Friends that know, before you know, that you’ll never turn down the chance of a sea swim because ‘you never regret it once you’re in’ and it’s exactly what you need.
Friends that smirk when your car pulls up just in time and tell you there’s a flask of black coffee for after even though they usually take milk which you can’t stand.
We all stand in the dune sizing up the huge waves and the violent white horses and say ‘sure we’re wet already in the rain’.
The lifeguard battles the elements to forbid us to swim until she recognises us and says ‘Oh you lot, g’wan’.
And we’re off.
It’s so rough we have to choose our point of entry carefully so we’re not thrown up on the rocks.
Knee deep and it’s do or die, choosing between being knocked back or pulled in.

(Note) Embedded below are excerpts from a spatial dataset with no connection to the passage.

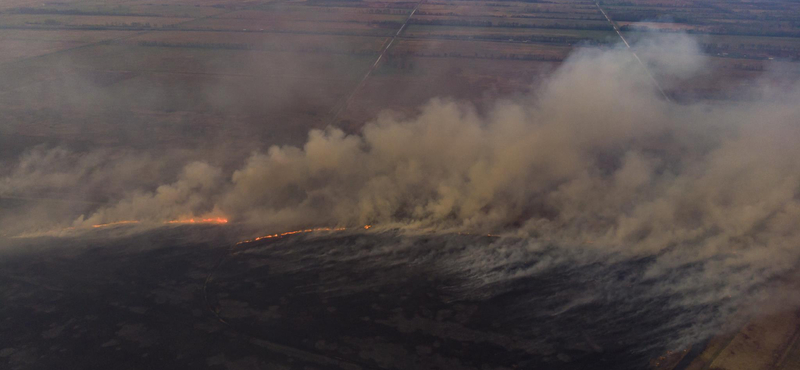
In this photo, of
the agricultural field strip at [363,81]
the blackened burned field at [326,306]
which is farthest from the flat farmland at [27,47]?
the blackened burned field at [326,306]

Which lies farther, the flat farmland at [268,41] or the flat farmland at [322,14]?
the flat farmland at [322,14]

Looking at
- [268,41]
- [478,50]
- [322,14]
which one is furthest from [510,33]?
[268,41]

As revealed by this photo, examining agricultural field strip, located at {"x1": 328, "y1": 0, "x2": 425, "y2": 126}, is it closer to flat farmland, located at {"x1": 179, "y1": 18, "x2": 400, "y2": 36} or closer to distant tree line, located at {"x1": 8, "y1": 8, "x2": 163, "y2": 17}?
flat farmland, located at {"x1": 179, "y1": 18, "x2": 400, "y2": 36}

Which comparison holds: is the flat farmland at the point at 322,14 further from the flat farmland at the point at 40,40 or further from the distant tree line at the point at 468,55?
the distant tree line at the point at 468,55

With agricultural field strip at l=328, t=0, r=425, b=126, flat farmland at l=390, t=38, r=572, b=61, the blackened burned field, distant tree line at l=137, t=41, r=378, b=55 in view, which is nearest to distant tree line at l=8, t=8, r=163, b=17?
distant tree line at l=137, t=41, r=378, b=55

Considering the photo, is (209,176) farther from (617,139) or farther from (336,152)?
(617,139)

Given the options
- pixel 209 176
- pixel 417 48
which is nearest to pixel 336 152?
pixel 209 176
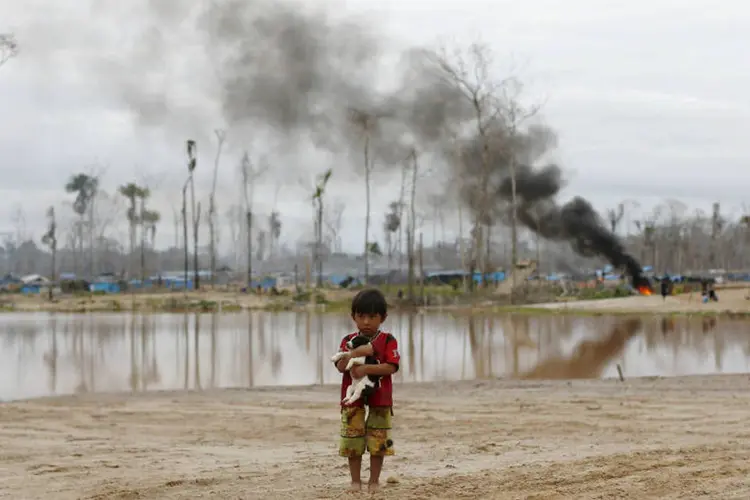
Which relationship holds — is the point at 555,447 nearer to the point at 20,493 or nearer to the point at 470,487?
the point at 470,487

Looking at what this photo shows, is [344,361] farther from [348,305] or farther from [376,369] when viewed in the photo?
[348,305]

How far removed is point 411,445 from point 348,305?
54.0 m

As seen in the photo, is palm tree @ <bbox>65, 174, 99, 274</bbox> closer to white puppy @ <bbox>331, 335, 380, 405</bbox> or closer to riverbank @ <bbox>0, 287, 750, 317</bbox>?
riverbank @ <bbox>0, 287, 750, 317</bbox>

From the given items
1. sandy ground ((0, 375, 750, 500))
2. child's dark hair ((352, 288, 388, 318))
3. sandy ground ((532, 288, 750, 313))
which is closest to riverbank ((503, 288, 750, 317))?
sandy ground ((532, 288, 750, 313))

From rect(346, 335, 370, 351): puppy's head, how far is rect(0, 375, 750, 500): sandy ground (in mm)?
1039

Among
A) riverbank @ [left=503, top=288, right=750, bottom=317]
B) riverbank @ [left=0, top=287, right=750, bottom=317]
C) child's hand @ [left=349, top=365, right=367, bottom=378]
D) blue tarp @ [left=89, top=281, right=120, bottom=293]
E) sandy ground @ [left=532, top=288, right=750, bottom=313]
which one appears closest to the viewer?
child's hand @ [left=349, top=365, right=367, bottom=378]

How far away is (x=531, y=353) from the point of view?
29.5 meters

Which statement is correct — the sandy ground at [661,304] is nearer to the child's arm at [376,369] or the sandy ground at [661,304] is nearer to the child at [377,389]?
the child at [377,389]

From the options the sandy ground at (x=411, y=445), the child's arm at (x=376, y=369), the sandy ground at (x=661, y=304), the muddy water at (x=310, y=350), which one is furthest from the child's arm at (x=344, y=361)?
the sandy ground at (x=661, y=304)

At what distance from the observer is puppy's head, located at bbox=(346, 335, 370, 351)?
6848mm

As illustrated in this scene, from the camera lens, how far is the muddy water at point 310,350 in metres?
22.7

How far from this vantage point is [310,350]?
3034cm

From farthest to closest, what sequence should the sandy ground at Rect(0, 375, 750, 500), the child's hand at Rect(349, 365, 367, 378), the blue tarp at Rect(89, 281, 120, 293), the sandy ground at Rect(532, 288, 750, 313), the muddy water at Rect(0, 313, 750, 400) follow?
the blue tarp at Rect(89, 281, 120, 293)
the sandy ground at Rect(532, 288, 750, 313)
the muddy water at Rect(0, 313, 750, 400)
the sandy ground at Rect(0, 375, 750, 500)
the child's hand at Rect(349, 365, 367, 378)

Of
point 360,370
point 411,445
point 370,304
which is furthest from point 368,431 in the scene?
point 411,445
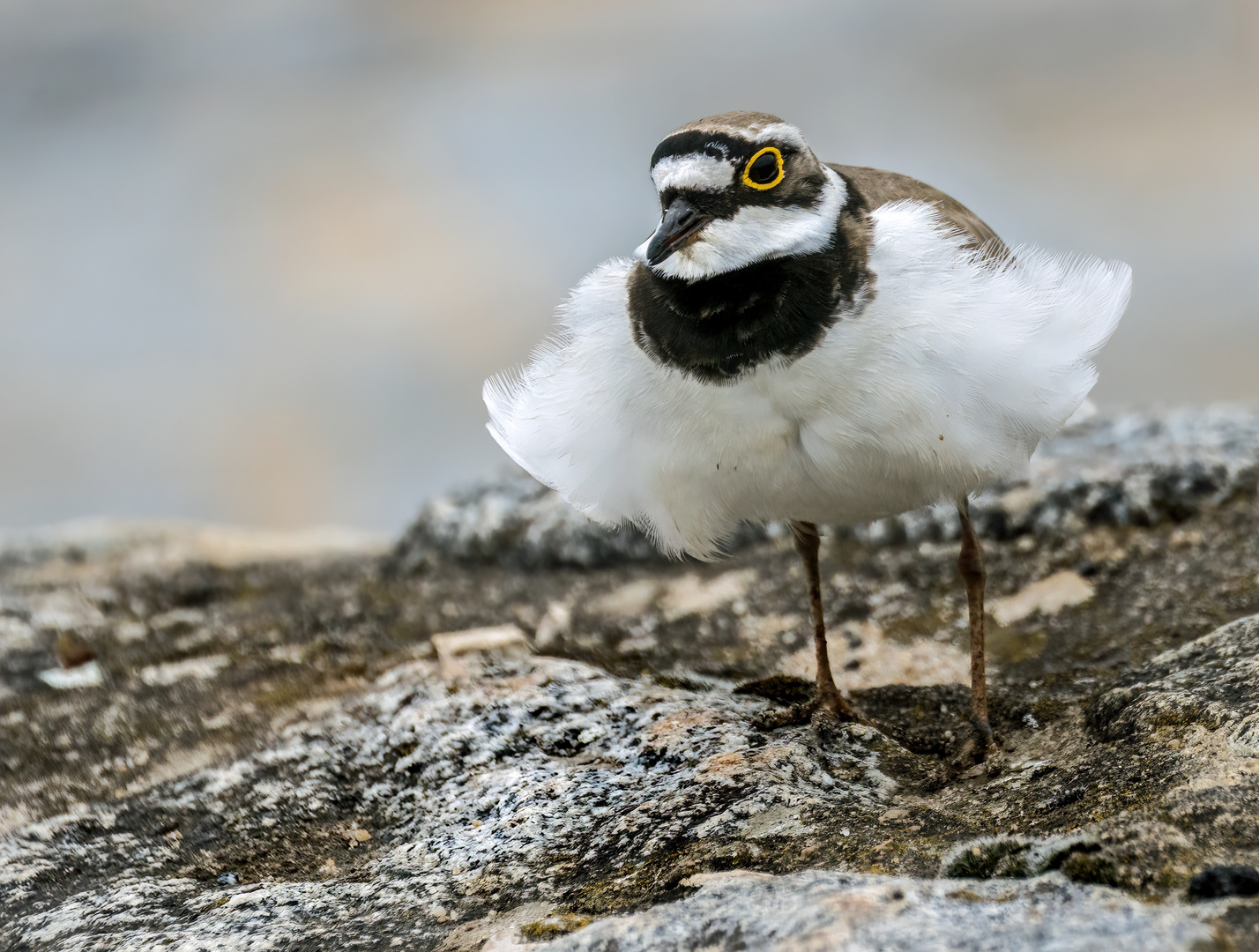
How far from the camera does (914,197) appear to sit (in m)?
3.80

J is off and I follow, C still on the shore waiting for a lull and she’s under.
We exchange panicked looks until her coloured hat reappears and we three are bobbing and screaming and there’s no other place we’d rather be.
We’re being pulled, we’ve risked enough, it’s time to go back.
I’m nearly in and a 10 footer catches me in its surf and slam dunks me to the sea floor like a wet sponge.
There is no room for grief, only survival.
Then the sea is done with me, spits me out and throws me to land.
Perhaps the best way to remember our dead is to feel truly alive.
——
Daddy, R.I.P. 25/08/17
For my non-Irish speaking readers, ‘uisce beatha’ is Irish for whiskey but actually means water of life.
Absolutely spot on beautiful powerful stuff of life left me feeling half alive INSPIRATIONAL ! Thank you for this lots of love and more swims from debbie xxxx
I have no words, because you used all the right ones.